─── Datos proporcionados ───

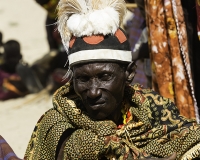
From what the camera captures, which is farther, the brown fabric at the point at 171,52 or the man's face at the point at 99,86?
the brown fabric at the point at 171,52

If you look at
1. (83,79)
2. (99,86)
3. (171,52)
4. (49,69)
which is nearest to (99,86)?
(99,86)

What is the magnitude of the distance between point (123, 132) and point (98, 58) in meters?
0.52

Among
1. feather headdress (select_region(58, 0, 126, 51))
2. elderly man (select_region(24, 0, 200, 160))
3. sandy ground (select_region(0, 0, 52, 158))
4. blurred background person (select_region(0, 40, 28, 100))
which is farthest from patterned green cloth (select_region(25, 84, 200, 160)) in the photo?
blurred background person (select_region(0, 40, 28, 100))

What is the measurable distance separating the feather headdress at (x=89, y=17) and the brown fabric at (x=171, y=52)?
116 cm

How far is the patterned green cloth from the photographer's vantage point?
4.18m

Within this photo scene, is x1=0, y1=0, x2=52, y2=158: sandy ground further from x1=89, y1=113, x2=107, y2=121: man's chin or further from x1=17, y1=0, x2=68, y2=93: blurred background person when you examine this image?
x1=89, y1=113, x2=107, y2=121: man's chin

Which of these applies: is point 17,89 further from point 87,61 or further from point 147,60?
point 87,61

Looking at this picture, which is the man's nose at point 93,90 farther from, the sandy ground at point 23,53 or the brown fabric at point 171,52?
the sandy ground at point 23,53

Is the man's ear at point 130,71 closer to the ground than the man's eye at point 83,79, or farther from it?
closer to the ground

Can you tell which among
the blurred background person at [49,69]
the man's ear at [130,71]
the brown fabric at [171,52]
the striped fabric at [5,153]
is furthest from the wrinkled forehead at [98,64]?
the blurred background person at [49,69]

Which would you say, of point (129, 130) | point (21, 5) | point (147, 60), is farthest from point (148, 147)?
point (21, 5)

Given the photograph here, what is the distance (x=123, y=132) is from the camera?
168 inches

───
─── Datos proporcionados ───

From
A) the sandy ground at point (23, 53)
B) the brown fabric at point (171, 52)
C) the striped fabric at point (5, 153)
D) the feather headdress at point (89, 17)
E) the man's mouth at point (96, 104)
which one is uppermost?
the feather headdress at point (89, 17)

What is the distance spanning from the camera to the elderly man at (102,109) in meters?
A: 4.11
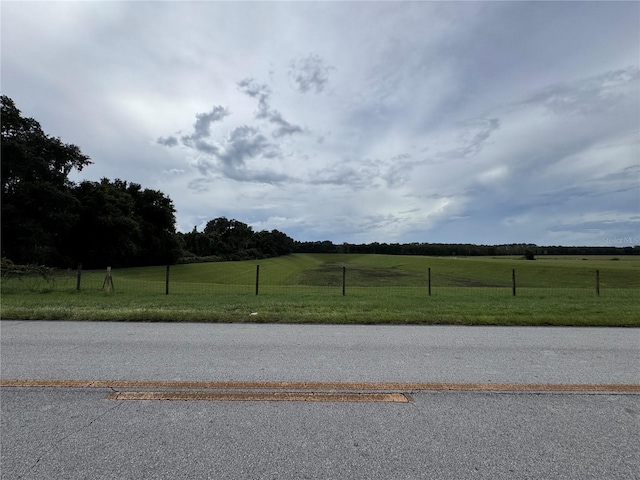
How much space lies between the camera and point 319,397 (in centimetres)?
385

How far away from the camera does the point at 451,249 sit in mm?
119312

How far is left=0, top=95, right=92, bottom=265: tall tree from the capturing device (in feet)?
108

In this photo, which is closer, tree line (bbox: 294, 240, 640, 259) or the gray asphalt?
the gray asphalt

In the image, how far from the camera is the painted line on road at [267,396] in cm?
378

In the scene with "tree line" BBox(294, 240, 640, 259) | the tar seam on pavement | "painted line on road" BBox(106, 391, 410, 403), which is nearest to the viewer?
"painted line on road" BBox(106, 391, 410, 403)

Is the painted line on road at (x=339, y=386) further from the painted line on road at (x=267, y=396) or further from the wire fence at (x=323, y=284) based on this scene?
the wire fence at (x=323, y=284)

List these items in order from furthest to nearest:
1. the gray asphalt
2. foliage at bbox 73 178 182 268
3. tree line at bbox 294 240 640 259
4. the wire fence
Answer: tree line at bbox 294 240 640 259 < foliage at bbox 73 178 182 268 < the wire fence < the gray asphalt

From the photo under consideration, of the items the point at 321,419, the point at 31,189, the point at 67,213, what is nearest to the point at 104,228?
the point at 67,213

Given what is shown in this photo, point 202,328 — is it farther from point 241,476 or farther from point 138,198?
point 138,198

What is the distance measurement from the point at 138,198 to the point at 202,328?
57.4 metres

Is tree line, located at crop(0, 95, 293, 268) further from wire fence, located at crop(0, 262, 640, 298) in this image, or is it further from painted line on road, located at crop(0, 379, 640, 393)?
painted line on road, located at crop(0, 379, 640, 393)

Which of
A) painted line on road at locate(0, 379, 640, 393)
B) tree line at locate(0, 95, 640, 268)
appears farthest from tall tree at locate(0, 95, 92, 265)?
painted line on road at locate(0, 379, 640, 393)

───

Instrucciones de trabajo >> Saca de las entradas de arriba cada línea que contenga la palabra "striped" y cópiala completa. Ten en cuenta las mayúsculas y minúsculas.

Resultado >>
the striped fabric at [5,153]
C) the striped fabric at point (5, 153)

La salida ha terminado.